I am troubled that Google is deciding for itself what constitutes value-added. If an affiliate is successful at referring sales to a merchant site, I would imagine both the customer and the merchant would consider that the affiliate site is, indeed, providing a value-added service. I'd argue that even if an affiliate uses no original content, but finds that a pink background sells better than the merchant's blue background, there's value added. I support the notion that Google’s algorithm tries to make sure that a landing page is relevant to an AdWord ad, but it now seems they’ve gone well beyond that in adding their own subjective judgment about a page’s “value” to the Quality Score. The marketplace is a far better judge.

Many years ago I did consulting work in the Soviet Union where natural market forces were replaced by a centralized planning system. We all know the result...

toddb

1:11 am on Jul 19, 2006 (gmt 0)

WebmasterWorld Senior Member 10+ Year Member



After a week, I feel my post was right on the money. I am not even looking at who is around me on the search. i am clearly focused on the "quality" of my page for that term and what it means to my cost.

Kobayashi

1:23 am on Jul 19, 2006 (gmt 0)

10+ Year Member



There's nothing new about advertising media telling advertisers or their agencies what is and isn't acceptable

Right but unlike most advertising media Google does not tell you specifically what you need to change to become "acceptable".

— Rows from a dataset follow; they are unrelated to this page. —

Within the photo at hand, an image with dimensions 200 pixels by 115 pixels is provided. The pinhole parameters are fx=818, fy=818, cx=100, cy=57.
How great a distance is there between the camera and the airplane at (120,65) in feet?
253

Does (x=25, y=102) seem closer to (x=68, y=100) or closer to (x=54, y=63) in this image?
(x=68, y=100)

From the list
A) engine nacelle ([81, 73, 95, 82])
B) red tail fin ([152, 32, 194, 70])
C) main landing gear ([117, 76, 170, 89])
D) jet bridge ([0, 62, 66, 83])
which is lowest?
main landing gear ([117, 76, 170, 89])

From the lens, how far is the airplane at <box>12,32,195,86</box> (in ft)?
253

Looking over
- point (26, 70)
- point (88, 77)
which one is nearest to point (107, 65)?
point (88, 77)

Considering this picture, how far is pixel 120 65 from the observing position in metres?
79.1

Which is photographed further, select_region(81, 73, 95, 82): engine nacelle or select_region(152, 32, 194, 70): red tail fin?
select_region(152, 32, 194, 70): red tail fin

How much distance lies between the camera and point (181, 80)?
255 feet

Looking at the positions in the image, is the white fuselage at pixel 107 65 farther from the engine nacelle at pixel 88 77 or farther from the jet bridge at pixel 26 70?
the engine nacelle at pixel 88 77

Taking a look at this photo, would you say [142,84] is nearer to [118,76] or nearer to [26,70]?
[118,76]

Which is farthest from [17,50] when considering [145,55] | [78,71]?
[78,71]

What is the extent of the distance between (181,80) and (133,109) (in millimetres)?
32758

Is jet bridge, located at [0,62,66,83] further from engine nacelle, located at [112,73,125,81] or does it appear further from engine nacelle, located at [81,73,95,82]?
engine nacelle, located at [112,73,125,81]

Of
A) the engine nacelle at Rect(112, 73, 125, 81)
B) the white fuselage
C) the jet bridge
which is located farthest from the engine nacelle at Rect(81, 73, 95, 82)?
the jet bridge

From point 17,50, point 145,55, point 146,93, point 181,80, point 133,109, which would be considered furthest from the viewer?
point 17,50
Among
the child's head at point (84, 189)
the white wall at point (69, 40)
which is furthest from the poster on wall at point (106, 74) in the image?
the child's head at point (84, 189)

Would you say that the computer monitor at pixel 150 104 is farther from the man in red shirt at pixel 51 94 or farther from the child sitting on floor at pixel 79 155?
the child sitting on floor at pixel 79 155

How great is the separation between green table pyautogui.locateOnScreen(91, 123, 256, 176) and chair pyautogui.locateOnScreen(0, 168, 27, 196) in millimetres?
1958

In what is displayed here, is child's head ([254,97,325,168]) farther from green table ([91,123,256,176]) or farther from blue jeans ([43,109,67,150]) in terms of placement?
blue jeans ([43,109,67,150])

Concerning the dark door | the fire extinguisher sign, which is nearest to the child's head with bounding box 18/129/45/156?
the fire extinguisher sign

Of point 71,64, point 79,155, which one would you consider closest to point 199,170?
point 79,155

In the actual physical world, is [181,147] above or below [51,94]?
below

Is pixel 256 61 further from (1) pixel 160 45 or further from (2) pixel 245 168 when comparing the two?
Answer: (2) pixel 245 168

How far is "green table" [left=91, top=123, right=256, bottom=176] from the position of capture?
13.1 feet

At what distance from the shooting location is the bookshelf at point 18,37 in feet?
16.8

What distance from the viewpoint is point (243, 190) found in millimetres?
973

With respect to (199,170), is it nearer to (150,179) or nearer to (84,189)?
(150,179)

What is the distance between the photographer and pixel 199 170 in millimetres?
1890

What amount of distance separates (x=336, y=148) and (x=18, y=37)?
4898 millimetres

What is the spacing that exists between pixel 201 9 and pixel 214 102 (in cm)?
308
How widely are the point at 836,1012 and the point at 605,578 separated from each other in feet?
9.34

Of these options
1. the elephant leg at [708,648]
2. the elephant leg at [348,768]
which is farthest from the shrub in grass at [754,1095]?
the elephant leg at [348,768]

... or rejecting whole categories of advertising.

Right but Google has not rejected whole categories of ads as only about half of my ads were affected and all of my ads are in the same "category".

[edited by: Kobayashi at 1:24 am (utc) on July 19, 2006]

edd1

1:32 am on Jul 19, 2006 (gmt 0)

10+ Year Member



and it isn't one rule for all which makes it even more difficult.

Your jersey cow page about jersey cows "isn't" actually about jersey cows but "get all of the about jersey cows at ebay and amazon" is fine.

santocki

1:50 am on Jul 19, 2006 (gmt 0)

10+ Year Member



I think these kinds of problems happens naturally to every entity when it gets HUGE... eventually the system will take over the initial "ethos"..

simey

1:55 am on Jul 19, 2006 (gmt 0)

10+ Year Member



The kind of things a co. does when they become effectively (not legally) close to a monopoly. I doubt they would have tried it early in the growth curve.

Green_Grass

4:37 am on Jul 19, 2006 (gmt 0)

WebmasterWorld Senior Member 10+ Year Member



Of Course a monopolist can do whatever it wants ...

and unfortunately , there is no Government legislation or control over Google. In any industry, monopoly companies are monitored carefully for their actions, not so on the internet... unfortunately.